Four Theoretical Relations between Prostatitis and Prostate Cancer
1. Inflammatory Response Could Induce Canceration of Prostatic Tissues
Inflammatory response-induced epidermal tissue damage and cell regeneration are universally believed as the critical factors of prostate oncogenesis.
As shown in the “damage-regeneration” model, inflammatory cells and macrophages that release nitrogen and active oxygen would cause viral and bacterial infection, and generate irritant agents like 2-amino-1-methyl-6-phenyl imidazopyridine.
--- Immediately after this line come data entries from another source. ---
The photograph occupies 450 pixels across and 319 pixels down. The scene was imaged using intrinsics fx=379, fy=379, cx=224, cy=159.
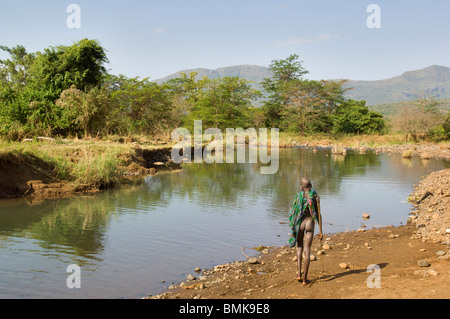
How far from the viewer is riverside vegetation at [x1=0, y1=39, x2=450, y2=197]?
15.7 metres

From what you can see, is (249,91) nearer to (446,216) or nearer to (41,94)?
(41,94)

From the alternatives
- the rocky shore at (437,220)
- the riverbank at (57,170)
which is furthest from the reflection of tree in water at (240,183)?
the rocky shore at (437,220)

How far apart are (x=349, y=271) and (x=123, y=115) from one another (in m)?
32.1

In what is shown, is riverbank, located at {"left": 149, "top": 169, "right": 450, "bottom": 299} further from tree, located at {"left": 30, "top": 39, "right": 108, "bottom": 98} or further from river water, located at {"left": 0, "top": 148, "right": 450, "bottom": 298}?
tree, located at {"left": 30, "top": 39, "right": 108, "bottom": 98}

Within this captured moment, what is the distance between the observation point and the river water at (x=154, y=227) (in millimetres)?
6559

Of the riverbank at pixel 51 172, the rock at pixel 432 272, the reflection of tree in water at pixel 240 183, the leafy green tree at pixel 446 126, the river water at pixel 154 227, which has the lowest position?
the river water at pixel 154 227

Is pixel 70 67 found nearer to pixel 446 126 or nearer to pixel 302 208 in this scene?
pixel 302 208

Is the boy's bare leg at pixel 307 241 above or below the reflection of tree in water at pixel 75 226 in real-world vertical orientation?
above

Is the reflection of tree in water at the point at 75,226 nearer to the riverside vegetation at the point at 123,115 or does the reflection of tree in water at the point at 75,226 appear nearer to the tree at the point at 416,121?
the riverside vegetation at the point at 123,115

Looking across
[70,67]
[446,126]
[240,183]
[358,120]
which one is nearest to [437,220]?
[240,183]

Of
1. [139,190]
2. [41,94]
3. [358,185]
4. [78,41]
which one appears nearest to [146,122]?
[78,41]

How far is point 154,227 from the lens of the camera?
9977 millimetres

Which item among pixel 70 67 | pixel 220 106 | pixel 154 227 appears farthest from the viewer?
pixel 220 106
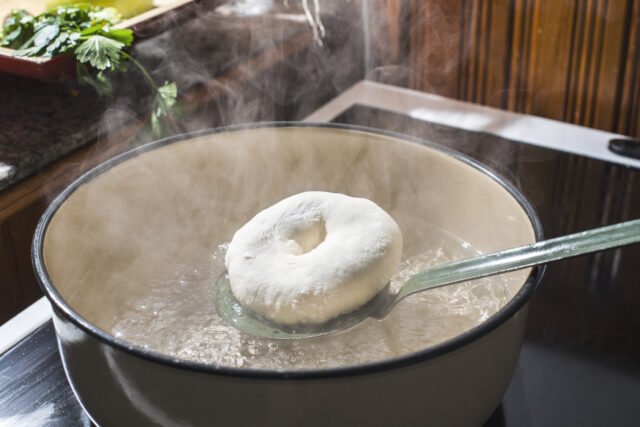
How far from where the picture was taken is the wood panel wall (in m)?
1.14

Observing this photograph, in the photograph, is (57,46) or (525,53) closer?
(57,46)

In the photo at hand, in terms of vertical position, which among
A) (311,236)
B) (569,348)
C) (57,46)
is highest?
(57,46)

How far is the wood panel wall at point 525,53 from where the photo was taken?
114 centimetres

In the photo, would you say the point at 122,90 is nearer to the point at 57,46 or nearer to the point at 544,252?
the point at 57,46

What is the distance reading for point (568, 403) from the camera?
54 cm

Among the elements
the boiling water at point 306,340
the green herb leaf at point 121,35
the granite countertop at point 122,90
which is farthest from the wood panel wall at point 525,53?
the boiling water at point 306,340

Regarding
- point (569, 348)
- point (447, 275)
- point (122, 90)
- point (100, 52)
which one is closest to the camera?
point (447, 275)

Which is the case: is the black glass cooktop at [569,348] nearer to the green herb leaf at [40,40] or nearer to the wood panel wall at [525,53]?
the wood panel wall at [525,53]

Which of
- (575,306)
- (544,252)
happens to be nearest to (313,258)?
(544,252)

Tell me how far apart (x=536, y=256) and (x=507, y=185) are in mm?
139

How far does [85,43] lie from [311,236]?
0.54 m

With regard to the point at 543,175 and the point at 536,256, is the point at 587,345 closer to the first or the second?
the point at 536,256

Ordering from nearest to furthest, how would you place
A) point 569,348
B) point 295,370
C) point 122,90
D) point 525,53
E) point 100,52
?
point 295,370 < point 569,348 < point 100,52 < point 122,90 < point 525,53

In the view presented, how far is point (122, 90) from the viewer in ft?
3.71
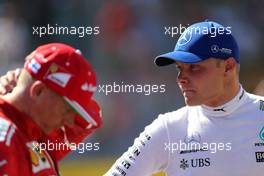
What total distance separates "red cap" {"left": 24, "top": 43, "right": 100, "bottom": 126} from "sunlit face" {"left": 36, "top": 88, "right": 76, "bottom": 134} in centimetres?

Such tissue damages, moreover, could induce regeneration and proliferation of epithelial cells. And since such “regeneration reaction” would finally end in replacement of damaged epithelial cells, which morphologically manifests as lesion atrophy of different forms, proliferative inflammatory atrophy would be formed accordingly at last.
It is additionally worth noting that continuous exposure of inflammatory tissues to active oxygen and adverse effects of unhealthy diet and environmental toxins would unavoidably lead to higher possibility of gene mutation and chromosome aberration, and finally results in oncogenesis and further condition progression.
2、Morphological Relation
Prostatitis-induced cystic atrophy is closely linked to prostatic precancerous lesions. From a pathological section of atrophic tissues, we could find out atypical hyperplasia of epithelial cells which are commonly featured as nucleus enlargement, hyperchromasia and clearly-displayed nucleolus.
3、Etiological Relation
It is believed that prostate oncogenesis might be involved with the germ infected and associated inflammatory response. According to the latest researches, there is evidence that prostate cancer has a positive correlation with viral infection, direct pathogen infection, sexually-transmitted disease, multiple sexual partners, frequent sexual life, and infection-related persistent inflammatory response.
4、Molecular Relation
Immunohistochemical result of proliferative inflammatory atrophic tissues has found out that there exists no expression or weak expression of specific keratin of basal cell 34βE12 in inflammatory atrophic cells, while that PSA and prostate-specific acid phosphatase are, however, highly expressed in proliferative inflammatory atrophic cells, which means that serum PSA level has a significant positive correlation with the degree of prostatic inflammatory atrophy (this immunohistochemical test, marked with damage degree of prostatic cells or integrity of basal cells, made a close observation on the cell growth-related protein expressed, cell differentiation and aging, regulation of carcinogenic substance and apoptosis.
Meanwhile, since P16, P27, and P53 in inflammatory cells are differently expressed from normal cells, prostate inflammation has further turned out to be closely related with prostate cancer.
Prostatitis has currently been verified as one of potential high-risk factor of prostate canceration by morphology, etiology, cellular and molecular level, but it is worth mentioned that there still exists certain limitations in relevant researches of this field such as undefined diagnostic criteria of prostatitis, delayed diagnosis and treatment of some prostatitis patients, confidential information of most STD patients, etc.
Considering undetermined occurrence and development mechanism of prostatitis-induced prostate cancer, further in-depth researches are still needed indeed to reduce incidence rate of prostate cancer in advance and to bring benefits to the mass of men’s health.